Однажды в порыве благосклонности он решил вызвать Крутова на откровенный разговор.
— Слушай, тебе пора подумать о вступлении в партию. Одну рекомендацию даст комсомольская организация, другую, так и быть, я. С командиром роты поговоришь, он, по-моему, к тебе всегда хорошо относился…
— Рано еще мне.
— Ну, я бы этого не сказал. Полгода назад было действительно рано, а теперь ты взял правильный курс. Назначим тебя замполитруком, а там и в училище…
— Вы же знаете, что я мечтаю стать художником. Мне бы поскорее отслужить, что положено, и в «гражданку». А замполитруку лишний год службы…
— Далась тебе эта «гражданка»! — с досадой воскликнул Кузенко. — Смотрю на тебя и не понимаю. Ты какой-то чудак, Крутов. Ну уволишься, станешь долбить и точить свои камни, а по выходным мазать коврики на базар. Ты же сам рассказывал, что даже такая знаменитость, как Федотов, жил впроголодь, умер в сумасшедшем доме; Левитан чуть не до смерти не имел своего угла; Саврасов спился. Да мало ли таких? Ренин… Ну, так ведь Репиных да Суриковых единицы, по одному на всю Россию. Я, конечно, понимаю, искусство и все такое, да только это хорошо на словах. А когда появятся семья, дети, нужда, станешь биться, биться, и если не исхалтуришься, так сопьешься. Не ты первый, не ты последний. Я художников видел, знаю. Что ни художник, то и выпивоха. Нашего полкового — Лаптева возьми…
— Ну, ему еще далеко до того, чтобы зваться настоящим художником.
— Так кто вас разберет, настоящие вы или нет. Раз с красками, кистями возитесь, значит, художники.
— Как весь народ, так и художники, — пожал плечами Крутов. — Сейчас у всех жизнь трудная. При коммунизме, наверное, так не будет…
— Его еще строить надо. Конечно, построим социализм, перейдем к коммунизму, в этом нет никакого сомнения. Но ведь жизнь не стоит на месте, годы уйдут…
— Человек живет, годы уходят. Это закономерно. Однако и коммунизм кому-то надо строить, сам он с неба не свалится…
— Кто же говорит, что не надо, — надо. Так ведь ты не со стороны наблюдать будешь, а защищать Родину. Это поважней искусства. Сейчас не двадцатый год, техника растет, в армии грамотные люди нужны. Ты это должен понимать. Я ведь к тебе давно присматриваюсь: ты хоть и с норовом, а наш, советский человек и по духу и так… Голова на плечах есть, сразу бы продвинулся. В армии человек быстро растет, стоит только хотения набраться. Смотришь, лет через десять ты — комиссар полка, своя верховая лошадь, квартира, почет, уважение, никто тобой не командует… Я бы на твоем месте так с ходу не отказывался бы, а прежде подумал…

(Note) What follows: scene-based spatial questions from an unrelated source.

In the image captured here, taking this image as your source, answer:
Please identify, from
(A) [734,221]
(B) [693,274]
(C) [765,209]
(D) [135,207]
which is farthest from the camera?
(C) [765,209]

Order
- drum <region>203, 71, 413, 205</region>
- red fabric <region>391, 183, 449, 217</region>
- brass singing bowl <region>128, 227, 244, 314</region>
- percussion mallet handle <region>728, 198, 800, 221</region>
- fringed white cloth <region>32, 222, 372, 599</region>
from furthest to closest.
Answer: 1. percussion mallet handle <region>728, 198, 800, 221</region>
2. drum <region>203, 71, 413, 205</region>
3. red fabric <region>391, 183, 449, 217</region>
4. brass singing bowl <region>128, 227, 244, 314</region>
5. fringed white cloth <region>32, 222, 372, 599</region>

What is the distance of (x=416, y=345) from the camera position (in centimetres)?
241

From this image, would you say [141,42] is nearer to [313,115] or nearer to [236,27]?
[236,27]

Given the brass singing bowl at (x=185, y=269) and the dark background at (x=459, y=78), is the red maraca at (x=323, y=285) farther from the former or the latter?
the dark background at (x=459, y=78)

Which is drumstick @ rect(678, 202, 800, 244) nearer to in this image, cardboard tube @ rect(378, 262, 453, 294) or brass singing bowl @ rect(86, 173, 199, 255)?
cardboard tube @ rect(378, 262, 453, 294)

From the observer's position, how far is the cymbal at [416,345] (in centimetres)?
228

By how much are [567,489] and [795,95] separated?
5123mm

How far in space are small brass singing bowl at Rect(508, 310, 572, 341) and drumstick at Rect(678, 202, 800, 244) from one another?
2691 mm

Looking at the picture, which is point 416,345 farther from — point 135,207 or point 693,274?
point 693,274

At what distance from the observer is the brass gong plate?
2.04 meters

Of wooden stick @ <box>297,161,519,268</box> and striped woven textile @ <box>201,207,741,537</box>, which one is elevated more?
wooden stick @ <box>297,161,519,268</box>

— Нет, армия не по мне! — твердо ответил Крутов. — Тут и думать не приходится. А в партию вступать рановато. Так я считаю.
— Ладно, мы еще к этому вопросу вернемся.
Политрук ушел, растревожив душу Крутова: «Может, и в самом деле поступить, как он советует? Ведь и Туров почти о том же говорил — готовиться надо, чтобы стать командиром. Газин тоже — искусство, искусство, а сам остался на сверхсрочную. Неспроста, наверное. Неужели я чего-то недопонимаю?»
Крутов решил переговорить с Газиным. Тот сидел в каптерке старшины один и что-то писал.
— Можно к вам, товарищ командир?
Газин взглянул на серьезное лицо Крутова и, догадываясь, что тот пришел по важному делу, накинул на дверь крючок.